# Postfix Problem - SOLVED

## crkpipe

I am setting up a postfix relay for our   :Evil or Very Mad:  Exchange  :Evil or Very Mad:   server so SpamAssasin can work with it.  Before I moved onto dealing with spamassassin I wanted to make sure postfix works inbound and outbound.  

I can send test messages on the inside network without much problem.  When I try to send it out to the Internet, I get the following Errors:

Mar 14 11:26:11 filter postfix/smtp[6499]: connect to hrndva-02.mgw.rr.com[24.28.204.28]: server refused to talk to me: 554-hrndva-mx-09.mgw.rr.com  554 #5.5.4 Relaying denied. IP name lookup failed for x.x.x.x   (port 25)

Mar 14 11:26:12 filter postfix/smtp[6499]: connect to hrndva-02.mgw.rr.com[24.28.204.27]: server refused to talk to me: 554-hrndva-mx-08.mgw.rr.com  554 #5.5.4 Relaying denied. IP name lookup failed for x.x.x.x   (port 25)

Mar 14 11:26:12 filter postfix/smtp[6499]: connect to orngca-01.mgw.rr.com[66.75.160.139]: server refused to talk to me: 554-orngca-mx-05.mgw.rr.com  554 #5.5.4 Relaying denied.

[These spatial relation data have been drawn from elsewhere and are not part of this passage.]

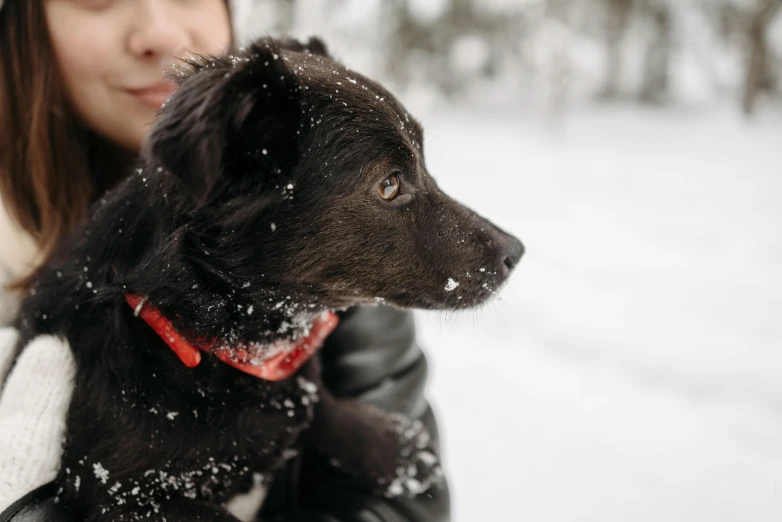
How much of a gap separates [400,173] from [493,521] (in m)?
1.80

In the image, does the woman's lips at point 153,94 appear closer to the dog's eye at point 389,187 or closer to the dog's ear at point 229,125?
the dog's ear at point 229,125

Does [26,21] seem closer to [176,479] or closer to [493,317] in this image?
[176,479]

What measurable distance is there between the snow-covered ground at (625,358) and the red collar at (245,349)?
0.46 metres

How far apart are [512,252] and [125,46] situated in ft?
4.87

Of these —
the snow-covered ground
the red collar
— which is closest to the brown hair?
the red collar

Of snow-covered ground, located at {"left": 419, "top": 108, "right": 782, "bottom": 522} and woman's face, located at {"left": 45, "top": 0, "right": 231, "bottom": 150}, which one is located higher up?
woman's face, located at {"left": 45, "top": 0, "right": 231, "bottom": 150}

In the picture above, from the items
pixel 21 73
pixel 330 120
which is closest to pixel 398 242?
pixel 330 120

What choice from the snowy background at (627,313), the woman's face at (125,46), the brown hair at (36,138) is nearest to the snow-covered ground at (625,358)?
the snowy background at (627,313)

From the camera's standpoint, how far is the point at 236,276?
62.4 inches

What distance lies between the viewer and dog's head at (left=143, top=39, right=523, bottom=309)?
4.30 feet

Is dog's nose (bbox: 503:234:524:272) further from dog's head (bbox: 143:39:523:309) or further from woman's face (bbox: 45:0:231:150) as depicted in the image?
woman's face (bbox: 45:0:231:150)

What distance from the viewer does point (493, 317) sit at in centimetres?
468

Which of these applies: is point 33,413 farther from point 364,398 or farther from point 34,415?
point 364,398

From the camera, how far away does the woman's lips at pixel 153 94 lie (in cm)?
203
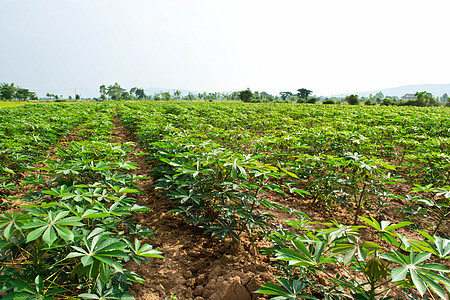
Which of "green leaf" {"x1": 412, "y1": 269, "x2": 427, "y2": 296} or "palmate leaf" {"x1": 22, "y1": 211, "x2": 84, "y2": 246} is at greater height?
"palmate leaf" {"x1": 22, "y1": 211, "x2": 84, "y2": 246}

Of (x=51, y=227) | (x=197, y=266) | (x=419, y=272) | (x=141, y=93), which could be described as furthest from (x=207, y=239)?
(x=141, y=93)

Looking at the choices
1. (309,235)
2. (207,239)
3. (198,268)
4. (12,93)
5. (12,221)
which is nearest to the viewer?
(12,221)

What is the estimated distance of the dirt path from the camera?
1600 millimetres

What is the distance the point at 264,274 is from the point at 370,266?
0.98 meters

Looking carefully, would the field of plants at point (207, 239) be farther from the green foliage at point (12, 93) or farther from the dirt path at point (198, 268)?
the green foliage at point (12, 93)

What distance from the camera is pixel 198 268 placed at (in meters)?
1.88

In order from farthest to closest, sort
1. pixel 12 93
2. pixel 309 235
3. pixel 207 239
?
1. pixel 12 93
2. pixel 207 239
3. pixel 309 235

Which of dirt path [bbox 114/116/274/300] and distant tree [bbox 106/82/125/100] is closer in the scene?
dirt path [bbox 114/116/274/300]

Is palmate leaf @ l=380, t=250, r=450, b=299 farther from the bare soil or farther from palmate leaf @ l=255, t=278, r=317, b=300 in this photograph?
the bare soil

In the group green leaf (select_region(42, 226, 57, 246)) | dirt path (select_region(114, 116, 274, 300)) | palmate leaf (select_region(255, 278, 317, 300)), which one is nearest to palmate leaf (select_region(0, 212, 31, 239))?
green leaf (select_region(42, 226, 57, 246))

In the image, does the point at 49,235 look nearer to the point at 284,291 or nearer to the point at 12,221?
the point at 12,221

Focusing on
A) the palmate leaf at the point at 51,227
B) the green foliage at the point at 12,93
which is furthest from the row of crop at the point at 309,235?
the green foliage at the point at 12,93

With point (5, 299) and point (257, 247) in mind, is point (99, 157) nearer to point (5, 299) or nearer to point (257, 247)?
point (5, 299)

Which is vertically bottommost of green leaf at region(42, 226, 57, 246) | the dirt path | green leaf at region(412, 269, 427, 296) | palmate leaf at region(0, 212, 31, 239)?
the dirt path
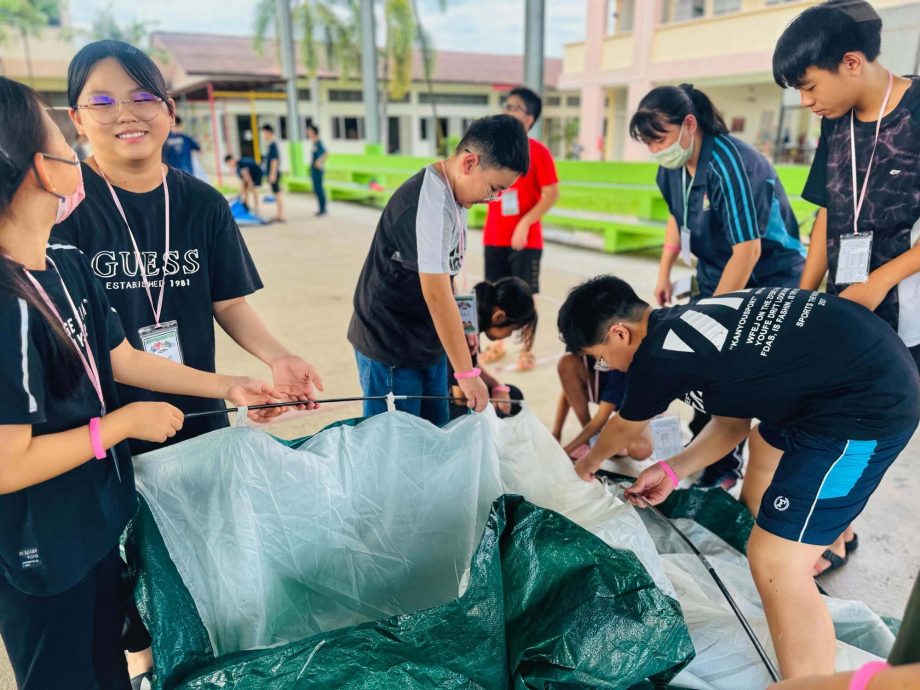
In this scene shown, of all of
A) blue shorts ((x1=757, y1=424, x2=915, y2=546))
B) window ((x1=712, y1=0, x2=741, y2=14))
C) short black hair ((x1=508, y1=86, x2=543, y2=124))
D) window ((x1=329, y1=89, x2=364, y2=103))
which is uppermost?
window ((x1=712, y1=0, x2=741, y2=14))

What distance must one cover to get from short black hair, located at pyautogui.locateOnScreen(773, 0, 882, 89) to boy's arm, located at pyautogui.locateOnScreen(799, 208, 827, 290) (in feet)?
1.42

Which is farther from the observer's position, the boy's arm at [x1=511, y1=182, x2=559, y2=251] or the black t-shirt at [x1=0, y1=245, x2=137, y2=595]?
the boy's arm at [x1=511, y1=182, x2=559, y2=251]

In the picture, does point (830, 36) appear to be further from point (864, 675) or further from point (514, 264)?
point (514, 264)

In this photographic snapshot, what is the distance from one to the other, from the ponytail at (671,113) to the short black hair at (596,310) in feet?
2.60

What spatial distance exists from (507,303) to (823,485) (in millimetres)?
1168

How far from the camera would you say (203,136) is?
2312 cm

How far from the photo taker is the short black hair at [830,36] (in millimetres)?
1433

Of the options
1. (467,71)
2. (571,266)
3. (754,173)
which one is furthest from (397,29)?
(754,173)

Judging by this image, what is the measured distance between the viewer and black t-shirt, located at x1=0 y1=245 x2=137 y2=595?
78 cm

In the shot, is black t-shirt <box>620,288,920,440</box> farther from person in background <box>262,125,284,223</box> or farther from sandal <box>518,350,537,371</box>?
person in background <box>262,125,284,223</box>

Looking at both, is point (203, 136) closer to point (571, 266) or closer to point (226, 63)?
point (226, 63)

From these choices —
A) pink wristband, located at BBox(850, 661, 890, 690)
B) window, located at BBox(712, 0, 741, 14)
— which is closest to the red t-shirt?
pink wristband, located at BBox(850, 661, 890, 690)

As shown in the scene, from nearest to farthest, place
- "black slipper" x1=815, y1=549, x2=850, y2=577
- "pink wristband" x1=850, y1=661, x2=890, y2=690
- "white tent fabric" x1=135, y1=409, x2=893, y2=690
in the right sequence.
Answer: "pink wristband" x1=850, y1=661, x2=890, y2=690 → "white tent fabric" x1=135, y1=409, x2=893, y2=690 → "black slipper" x1=815, y1=549, x2=850, y2=577

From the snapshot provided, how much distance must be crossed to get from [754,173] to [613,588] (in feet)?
4.90
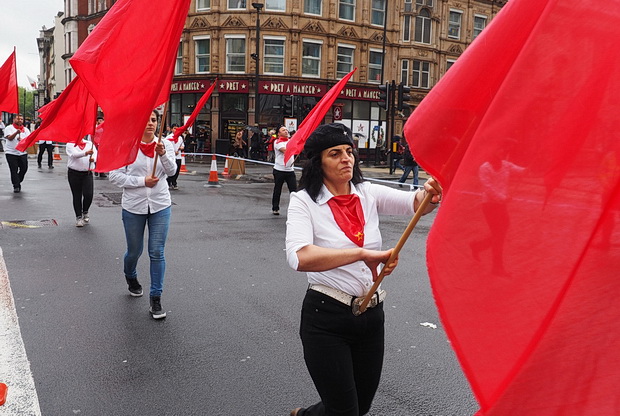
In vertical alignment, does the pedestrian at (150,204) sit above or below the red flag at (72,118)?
below

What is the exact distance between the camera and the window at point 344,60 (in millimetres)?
38469

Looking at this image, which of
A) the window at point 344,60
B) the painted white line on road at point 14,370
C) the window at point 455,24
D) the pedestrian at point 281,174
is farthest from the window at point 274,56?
the painted white line on road at point 14,370

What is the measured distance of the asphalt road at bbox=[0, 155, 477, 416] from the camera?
4012 mm

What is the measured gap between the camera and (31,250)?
845cm

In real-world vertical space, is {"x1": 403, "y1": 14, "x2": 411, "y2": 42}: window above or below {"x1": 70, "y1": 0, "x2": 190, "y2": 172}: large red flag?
above

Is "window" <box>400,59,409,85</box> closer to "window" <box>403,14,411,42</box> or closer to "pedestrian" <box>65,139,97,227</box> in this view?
"window" <box>403,14,411,42</box>

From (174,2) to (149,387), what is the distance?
2.70 metres

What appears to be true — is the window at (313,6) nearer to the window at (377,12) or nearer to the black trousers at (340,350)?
the window at (377,12)

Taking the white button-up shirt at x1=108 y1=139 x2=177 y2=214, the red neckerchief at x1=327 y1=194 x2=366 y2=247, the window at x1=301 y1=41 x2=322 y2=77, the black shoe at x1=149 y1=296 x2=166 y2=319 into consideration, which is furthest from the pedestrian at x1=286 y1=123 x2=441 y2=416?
the window at x1=301 y1=41 x2=322 y2=77

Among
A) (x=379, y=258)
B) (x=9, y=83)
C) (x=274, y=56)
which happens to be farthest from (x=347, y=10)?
(x=379, y=258)

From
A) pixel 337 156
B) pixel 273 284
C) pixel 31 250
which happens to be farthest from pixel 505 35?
pixel 31 250

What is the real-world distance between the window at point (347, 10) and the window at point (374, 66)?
106 inches

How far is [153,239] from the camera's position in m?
5.75

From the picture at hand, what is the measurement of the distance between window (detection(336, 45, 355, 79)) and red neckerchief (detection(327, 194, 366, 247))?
3630cm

IP name lookup failed for x.x.x.x   (port 25)

Now I have configured the MX record to point to this server, I have the reverse lookup PTR record working as well.  I cannot figure out why the error of an IP look up failed or why the server is refusing to "talk to me". From the outside world I can resolve forward and reverse the external Address by name and IP that is NAT'd to this inside relay server.  The problem appears to be DNS related, but I cannot pinpoint exactly where.

Any suggestions or ideas to put me in the right direction would be greatly Appreciated.

Thanks.  :Very Happy: Last edited by crkpipe on Thu Mar 16, 2006 9:56 pm; edited 1 time in total

----------

## magic919

If your PTR is to the exact canonical name of your MTA then this makes no sense.  But then RR have changed from ignoring PTR to using it in the past I understand.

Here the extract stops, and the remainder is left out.